How to complete this task =>
In the piece on gluten-free bread below, what does it say happens when yeast gets too hot?

Document extract =>
◇ ◇ ◇ ◇ ◇

I think one of the hardest parts about eating gluten-free is the bread. At least at my house, our meals (especially lunch) had always been bread-based; without bread I felt somewhat confused and lost.

Although the gluten-free breads available are edible, let’s face it, they aren’t fabulous. And if you have any other food issues (nuts, soy, dairy, eggs, etc), finding a pre-made gluten-free bread is nearly impossible.

So, we are left making bread from scratch or a mix. If you are familiar with making yeast breads, you probably know today’s tips. But if you are new to bread baking, there are some things that can save you a lot of time, money, and frustration…and bad loaves of bread.

Yeast is a living organism and the correct temperature is vital to it being activated; too high of a temperature and you “kill” the yeast. The result is a doorstop.

◇ ◇ ◇ ◇ ◇

Raw data =>

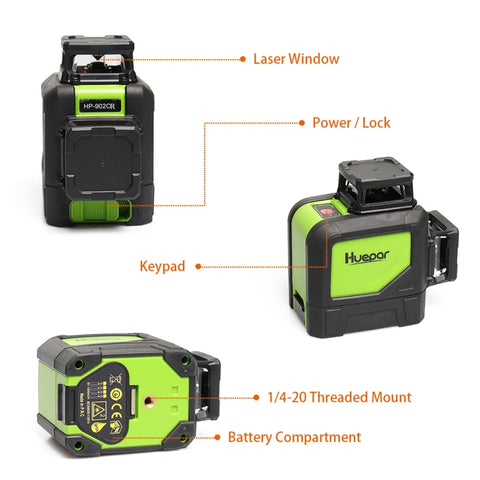 902CR 2×360 Degrees Laser Level Covering Walls and Floors 8 Line Red Beam IP54 Water / Dust proof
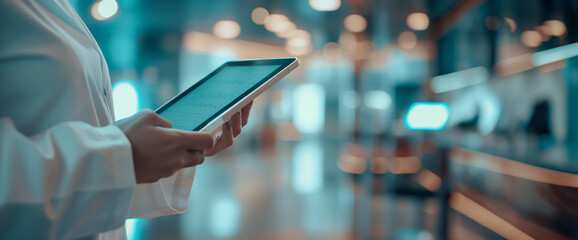 A person is holding a tablet in a hospital setting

◇ ◇ ◇ ◇ ◇

Result for this task =>
Too high a temperature kills the yeast, and the result is a doorstop.